Explanation to Question 4
Fatal and near-fatal anaphylaxis typically occurs in people with known food allergy at locations away from home (such as school). Of note, persons with asthma and teenagers are at a higher risk for fatal reactions. Many people with food allergy do not carry self-injectable epinephrine with them. Food antigens may not be apparent in foods such as cookies or cakes, and even trace amounts of the food or handling of the food can induce anaphylaxis.
Common symptoms of anaphylaxis include dyspnea, urticaria, angioedema, flushing, pruritus, GI symptoms, syncope, and hypotension. Cutaneous symptoms are the most common and occur in over 90% of reported cases but are less common in cases of fatal anaphylaxis. Signs of anaphylaxis typically occur within seconds to minutes after exposure to the allergen, although, rarely, symptoms may occur a few hours later. A late phase reaction may also occur several hours after the initial reaction. Parents should be advised that any child with signs of anaphylaxis needs observation in a healthcare setting for a minimum of 4-6 hours.

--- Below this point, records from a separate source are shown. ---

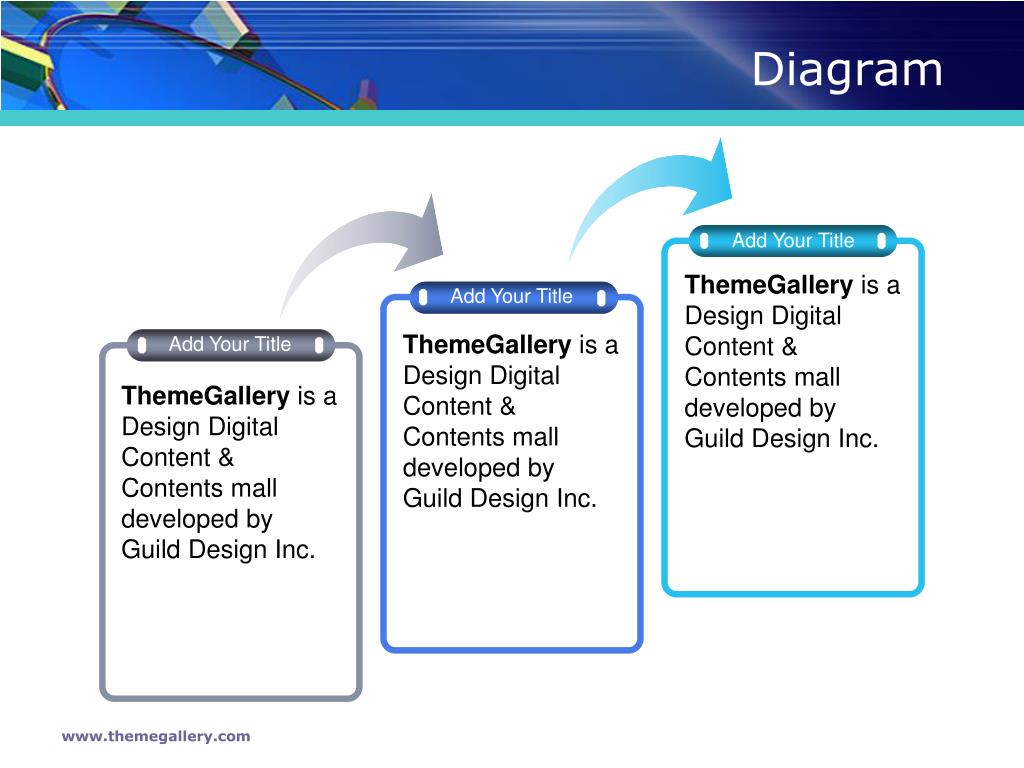 Diagram

Add Your Title

ThemeGallery is a Design Digital Content & Contents mall developed by Guild Design Inc.

Add Your Title

ThemeGallery is a Design Digital Content & Contents mall developed by Guild Design Inc.

Add Your Title

ThemeGallery is a Design Digital Content & Contents mall developed by Guild Design Inc.

www.themegallery.com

Epinephrine should be given at the first sign of anaphylaxis. Epinephrine acts by decreasing vasodilation, edema, and bronchoconstriction. In addition, it suppresses the release of inflammatory mediators from mast cells and basophils. Patients should be taken to the closest hospital even if the symptoms have resolved as they may recur and the patient would then require additional doses of epinephrine.
Antihistamines may control urticaria or other symptoms of anaphylaxis but its use should not be substituted for intramuscular epinephrine. Diphenhydramine and cetirizine can be used in addition to epinephrine but both medications have a slower onset of action and should never be used alone for the treatment of anaphylaxis.
All patients with food allergy should wear a MedicAlert bracelet listing the foods that cause allergic reactions.
The correct answer is B, epinephrine is the primary treatment for anaphylaxis.